Pourquoi ne nous joindrions-nous pas dès lors à la saine majorité silencieuse ?
Pourquoi ne nous joindrions-nous pas à la majorité ?

La majorité est bonne.
Le sommeil est bon.
Faire l’amour est bon.
Ne pas faire l’amour est bon aussi.

Qu’il s’agisse de frapper à la porte ou de pousser directement l’anus pour l’ouvrir,
l’anus, en réalité, est toujours
simplement entrouvert…


Le recueil de poèmes de Chen Kehua, Poèmes méritant la décapitation, a effectivement, au moment de sa publication, mis à l’épreuve les limites de lecture de la plupart des lecteurs. Les représentations des organes sexuels masculins et féminins — pénis, vagin, utérus — ainsi que des actes sexuels tels que la sodomie, de même que l’abondance d’accessoires érotiques comme « le fouet et le fer à marquer / les menottes, les instruments de supplice et le lubrifiant », ont laissé les lecteurs stupéfaits. On aurait presque dit qu’ils assistaient à une succession de « films érotiques pervers ».

Cependant, si l’on retire les lunettes morales teintées de préjugés, le lecteur peut aisément découvrir, derrière ces images érotiques, que l’auteur explore de nouvelles conceptions : le complexe de l’hymen, ainsi que la remise en question de l’idée selon laquelle le mariage hétérosexuel serait nécessairement synonyme d’amour et de bonheur.

〈La Lune aux heures obscènes〉 / Yan Ai-lin

La lune orange, sale et obscène, se lève.

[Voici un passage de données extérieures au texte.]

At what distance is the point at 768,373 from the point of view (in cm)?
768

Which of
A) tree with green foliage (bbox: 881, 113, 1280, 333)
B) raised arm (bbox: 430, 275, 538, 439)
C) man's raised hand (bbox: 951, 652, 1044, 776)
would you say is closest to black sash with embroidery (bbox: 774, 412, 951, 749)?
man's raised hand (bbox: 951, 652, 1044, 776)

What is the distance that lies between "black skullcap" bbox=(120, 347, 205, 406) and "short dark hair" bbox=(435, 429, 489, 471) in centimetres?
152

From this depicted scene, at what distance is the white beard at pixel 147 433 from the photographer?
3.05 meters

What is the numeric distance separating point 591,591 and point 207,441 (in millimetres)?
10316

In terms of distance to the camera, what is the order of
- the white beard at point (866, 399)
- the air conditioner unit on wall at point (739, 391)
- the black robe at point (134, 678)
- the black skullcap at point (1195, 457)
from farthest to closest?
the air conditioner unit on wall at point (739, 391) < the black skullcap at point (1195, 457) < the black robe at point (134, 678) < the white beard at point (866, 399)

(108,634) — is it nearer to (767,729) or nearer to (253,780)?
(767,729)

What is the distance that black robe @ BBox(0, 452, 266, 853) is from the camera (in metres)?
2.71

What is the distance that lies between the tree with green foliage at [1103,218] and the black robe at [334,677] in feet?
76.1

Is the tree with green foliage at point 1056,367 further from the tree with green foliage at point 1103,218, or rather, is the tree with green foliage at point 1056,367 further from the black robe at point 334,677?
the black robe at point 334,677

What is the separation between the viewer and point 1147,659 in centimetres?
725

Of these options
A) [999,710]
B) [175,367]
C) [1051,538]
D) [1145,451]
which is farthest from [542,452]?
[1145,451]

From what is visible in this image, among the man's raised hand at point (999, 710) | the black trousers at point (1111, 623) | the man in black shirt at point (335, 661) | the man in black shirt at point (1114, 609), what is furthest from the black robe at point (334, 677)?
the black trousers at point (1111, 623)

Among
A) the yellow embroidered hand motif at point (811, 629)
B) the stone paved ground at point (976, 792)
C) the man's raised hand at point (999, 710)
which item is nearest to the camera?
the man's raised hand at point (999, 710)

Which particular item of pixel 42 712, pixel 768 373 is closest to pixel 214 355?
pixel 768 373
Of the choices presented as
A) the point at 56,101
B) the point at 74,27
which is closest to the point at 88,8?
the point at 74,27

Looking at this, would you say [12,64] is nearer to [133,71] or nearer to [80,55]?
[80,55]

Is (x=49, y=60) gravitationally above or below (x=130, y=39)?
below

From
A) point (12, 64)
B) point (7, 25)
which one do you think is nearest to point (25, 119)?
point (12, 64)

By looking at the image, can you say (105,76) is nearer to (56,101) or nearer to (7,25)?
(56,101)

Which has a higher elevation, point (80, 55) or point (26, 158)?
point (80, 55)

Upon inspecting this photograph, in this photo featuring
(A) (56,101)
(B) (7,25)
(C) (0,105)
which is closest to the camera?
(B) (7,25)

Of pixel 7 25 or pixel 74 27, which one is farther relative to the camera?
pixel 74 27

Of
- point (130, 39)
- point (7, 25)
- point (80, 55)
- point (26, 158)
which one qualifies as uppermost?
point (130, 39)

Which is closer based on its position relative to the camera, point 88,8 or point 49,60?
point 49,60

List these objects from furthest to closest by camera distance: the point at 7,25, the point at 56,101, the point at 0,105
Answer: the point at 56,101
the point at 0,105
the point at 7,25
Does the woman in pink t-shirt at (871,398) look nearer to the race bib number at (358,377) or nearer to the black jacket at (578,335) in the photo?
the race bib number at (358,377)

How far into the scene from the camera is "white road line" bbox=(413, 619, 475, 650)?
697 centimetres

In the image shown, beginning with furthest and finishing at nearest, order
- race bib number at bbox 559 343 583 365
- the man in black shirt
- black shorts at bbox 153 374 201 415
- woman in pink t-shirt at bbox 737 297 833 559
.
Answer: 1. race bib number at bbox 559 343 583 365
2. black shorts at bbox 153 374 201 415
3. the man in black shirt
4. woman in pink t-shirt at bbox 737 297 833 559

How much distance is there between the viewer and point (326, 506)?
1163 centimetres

Après avoir absorbé toute l’essence lumineuse et la vitalité du soleil,
elle, avec son mince dernier quartier décroissant,

sourit doucement,

lèche les nuages,
lèche les immeubles en érection,
lèche les montagnes dressées.

Avec la courbe provocante de ses lèvres,
elle réveille la nostalgie de tous les phallus.

〈La Pomme dans la bouteille〉 / Yan Ai-lin

Qui a planté une pomme
à l’intérieur de mon corps ?

Chaque mois, chaque mois,
elle mûrit et porte ses fruits,
lourdement, elle tombe au fond de l’utérus,
et je me sens pesante, étourdie,
comme si quelque chose était sur le point de se produire.

Qui m’a donné cette
balance physiologique si sensible ?

La pomme, arrivée à pleine maturité, pourrit,
se transforme en un jus épais,
et, furieuse, rapidement,
tombe vers le bas,
quitte mon corps…

〈Hydrique / Clause féminine〉 / Yan Ai-lin

Les jours viennent à peine de passer,
l’utérus lavé par le sang menstruel
s’agite maintenant dans une faim infinie et vaine ;
il n’y a ni ovule veuf
ni spermatozoïde visiteur.

Il ne reste qu’un
nid vide suspendu sous la cavité abdominale,
sans père ni mère,
sans fils ni petit-fils.

Contrairement aux conceptions des poèmes érotiques écrits par les poètes hommes, les poèmes érotiques des poétesses se concentrent davantage sur l’exploration du corps féminin et la libération du désir sexuel, sans se livrer au « culte du phallus » instauré par la société patriarcale. Cela constitue précisément une caractéristique de l’époque où les féministes revendiquaient activement l’autonomie du corps et du désir sexuel.

La fonction reproductive de l’utérus féminin fait que les femmes sont, durant une grande partie de leur vie, soumises aux menstruations et à ce cycle physiologique ; quant à la libération du désir sexuel, elle permet aux femmes, lorsqu’elles sont confrontées à des hommes qui sollicitent leurs faveurs sexuelles ou nourrissent des intentions malveillantes contre leur volonté, de posséder le droit de dire « non ».

De la seconde moitié du siècle dernier jusqu’à aujourd’hui, les militantes des droits des femmes ont obtenu des résultats considérables. Non seulement l’autonomie des femmes sur leur propre corps et la liberté matrimoniale sont désormais explicitement garanties par la loi, mais cela comprend également, dans la société civile, l’égalité d’accès à l’éducation et, sur le plan économique, « à travail égal, salaire égal, égalité de traitement et mêmes possibilités de promotion ».